En l’espèce, M. [A] [P] et M. [V] [P] agissent en revendication de la cave n°10 bis, dont ils s’estiment propriétaires et dont ils soutiennent qu’elle serait occupée sans droit ni titre par Mme [U] [B] (née [R]), Mme [Z] [B] (née [M]) et M. [L] [M], ayants-droit de M. [H] [R].

Au soutien de leurs demandes tendant à la restitution du bien et sa remise en l’état initial, les demandeurs font principalement valoir qu’ils justifient de leur qualité de propriétaire de la cave n°10 bis, en produisant l’acte authentique par lequel leurs parents l’ont acquise, ainsi que les justificatifs de la taxe foncière acquittée ; que leur qualité de propriétaire est désormais reconnue par les défendeurs, aux termes de leurs dernières conclusions ; que toutefois, leur cave leur est désormais inaccessible car elle a été occupée par M. [H] [R], qui en a muré la porte et l’a annexée à sa propre cave ; que les défendeurs se prévalent à tort d’un bail emphytéotique conclu sur ce bien, dans la mesure où l’authenticité de ce document est douteuse, et où il encourt en toute hypothèse l’annulation ou la résiliation.

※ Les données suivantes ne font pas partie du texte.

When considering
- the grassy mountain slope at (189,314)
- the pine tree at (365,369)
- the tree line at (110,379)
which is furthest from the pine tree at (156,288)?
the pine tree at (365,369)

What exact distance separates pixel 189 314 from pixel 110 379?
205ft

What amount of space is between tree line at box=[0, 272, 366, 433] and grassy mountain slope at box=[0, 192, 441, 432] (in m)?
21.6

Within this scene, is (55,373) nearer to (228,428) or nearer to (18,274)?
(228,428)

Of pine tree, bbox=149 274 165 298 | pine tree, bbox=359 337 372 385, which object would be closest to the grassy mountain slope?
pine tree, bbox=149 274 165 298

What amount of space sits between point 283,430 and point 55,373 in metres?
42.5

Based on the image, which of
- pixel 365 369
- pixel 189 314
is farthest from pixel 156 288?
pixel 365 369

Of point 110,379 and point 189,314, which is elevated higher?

En défense, Mme [U] [B] (née [R]), Mme [Z] [B] (née [M]) et M. [L] [M] font principalement valoir qu’il n’est pas contesté que la cave n°10 bis est la propriété de la famille [P], mais qu’un bail emphytéotique d’une durée de 99 ans a été conclu à compter du 1er novembre 1980 sur ce bien entre M. [H] [R] et les parents de MM. [A] et [V] [P] ; que ce bail a cependant été cédé à la SCI Heurtebise – dont ils sont les associés – par acte notarié du 24 janvier 2013, si bien que les demandeurs ne sont pas recevables à agir en annulation ou résiliation d’un bail auxquels ils sont tiers.

Sur ce,

Les défendeurs contestent la recevabilité des demandes en annulation et résiliation du bail conclu le 10 octobre 1980 et à compter du 1er novembre 1980 sur la cave n°10 bis, entre M. [H] [R] (preneur) et les parents de M. [A] [P] et M. [V] [P] (bailleurs), en faisant valoir que ce contrat a été cédé à la SCI Heurtebise.

A l’examen de l’acte notarié du 4 janvier 2013 versé aux débats, il apparaît en effet que M. [H] [R] a vendu le lot de copropriété n°1 de l’immeuble sis [Adresse 9] à [Localité 10] à la SCI Heurtebise, dont il est le gérant. Ce lot consiste en « une grande boutique en façade sur la [Adresse 12] avec water-closets particuliers au rez-de-chaussée à gauche de la porte d’entrée de l’immeuble ; au sous-sol, une cave portant le numéro 10 ».

C’est cependant à tort que les défendeurs soutiennent que le droit au bail dont bénéficiait M. [H] [R] aurait été transféré à la SCI Heurtebise en même temps que la propriété du lot n°1.

Premièrement, il doit être relevé qu’il n’est pas fait mention expresse, dans l’acte notarié du 4 janvier 2013, de la volonté de céder un droit au bail, alors qu’il s’agit d’un bien incorporel distinct du lot n°1 et non de l’un de ses accessoires.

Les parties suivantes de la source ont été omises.